╭──

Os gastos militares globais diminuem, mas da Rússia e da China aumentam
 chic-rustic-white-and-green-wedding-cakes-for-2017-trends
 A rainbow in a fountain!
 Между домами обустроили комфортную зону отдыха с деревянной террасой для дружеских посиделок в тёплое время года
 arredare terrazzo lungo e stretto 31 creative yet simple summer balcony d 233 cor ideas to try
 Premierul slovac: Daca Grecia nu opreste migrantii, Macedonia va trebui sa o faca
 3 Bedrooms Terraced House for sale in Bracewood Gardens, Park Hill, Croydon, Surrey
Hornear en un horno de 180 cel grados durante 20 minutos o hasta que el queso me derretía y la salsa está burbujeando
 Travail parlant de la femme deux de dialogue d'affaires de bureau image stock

╰──

— What you have to do —
Starting from the line with "3 Bedrooms Terraced", write out every remaining line of the data above exactly, the final line included, and nothing before it.

— Task result —
 3 Bedrooms Terraced House for sale in Bracewood Gardens, Park Hill, Croydon, Surrey
Hornear en un horno de 180 cel grados durante 20 minutos o hasta que el queso me derretía y la salsa está burbujeando
 Travail parlant de la femme deux de dialogue d'affaires de bureau image stock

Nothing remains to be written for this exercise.